> **Data in this exercise**:
Content starts

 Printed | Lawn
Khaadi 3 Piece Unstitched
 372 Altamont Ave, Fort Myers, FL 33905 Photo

Content ends
Content starts

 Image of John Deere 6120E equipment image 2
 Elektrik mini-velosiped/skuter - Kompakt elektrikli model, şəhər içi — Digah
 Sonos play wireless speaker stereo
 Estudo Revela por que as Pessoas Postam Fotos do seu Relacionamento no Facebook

Content ends

> **What is expected**: Within the material above, extract exactly the lines that start at the line containing "Elektrik mini-velosiped/skuter - Kompakt" and stop after the line containing "Estudo Revela por", and only those.

> **Task solution**:
 Elektrik mini-velosiped/skuter - Kompakt elektrikli model, şəhər içi — Digah
 Sonos play wireless speaker stereo
 Estudo Revela por que as Pessoas Postam Fotos do seu Relacionamento no Facebook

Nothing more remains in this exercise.